Exercise prompt: Everything from the line that holds "Version control code" through the end of the listing below must be retyped word for word, without any pictures.

Given records:
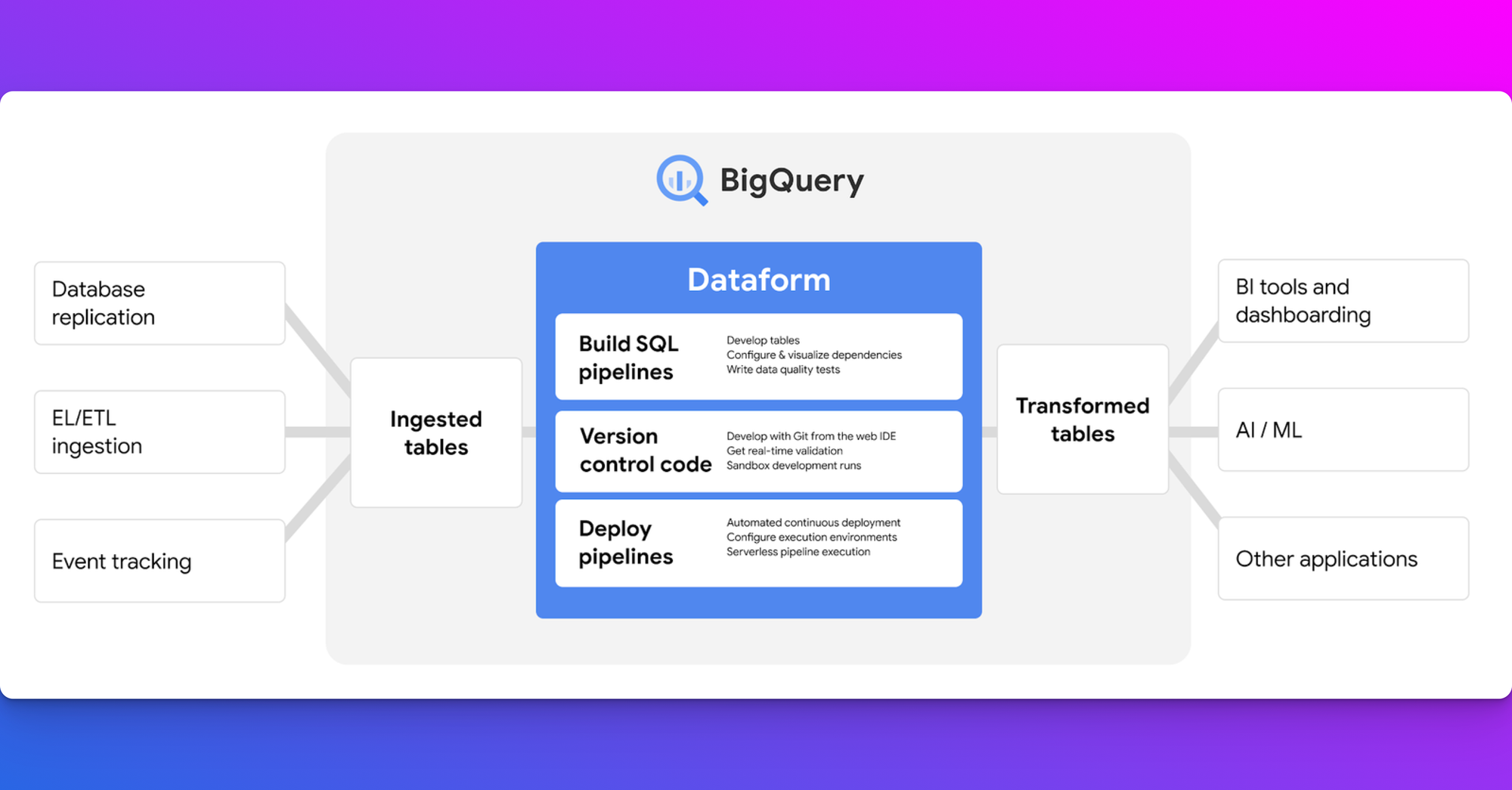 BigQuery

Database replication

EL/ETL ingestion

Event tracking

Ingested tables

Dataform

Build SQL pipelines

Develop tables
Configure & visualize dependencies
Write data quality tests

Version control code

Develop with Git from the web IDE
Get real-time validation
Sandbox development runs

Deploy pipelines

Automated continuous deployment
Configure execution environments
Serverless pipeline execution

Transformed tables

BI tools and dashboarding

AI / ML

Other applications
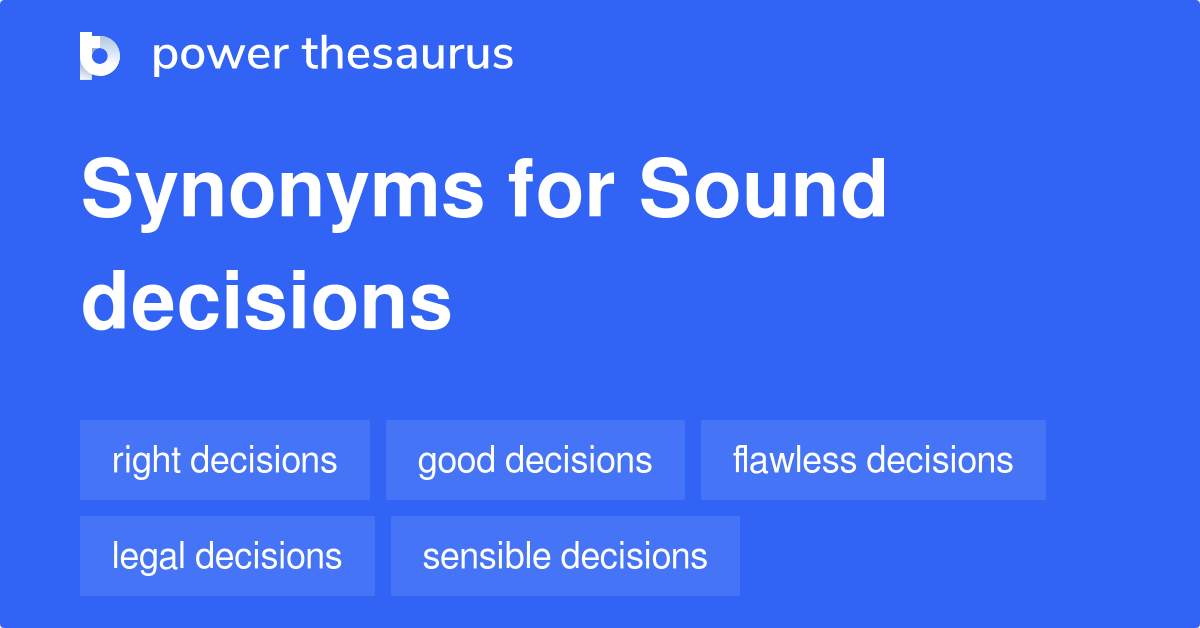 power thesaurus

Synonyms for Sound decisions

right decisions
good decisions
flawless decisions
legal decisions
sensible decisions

Result:
Version control code

Develop with Git from the web IDE
Get real-time validation
Sandbox development runs

Deploy pipelines

Automated continuous deployment
Configure execution environments
Serverless pipeline execution

Transformed tables

BI tools and dashboarding

AI / ML

Other applications
 power thesaurus

Synonyms for Sound decisions

right decisions
good decisions
flawless decisions
legal decisions
sensible decisions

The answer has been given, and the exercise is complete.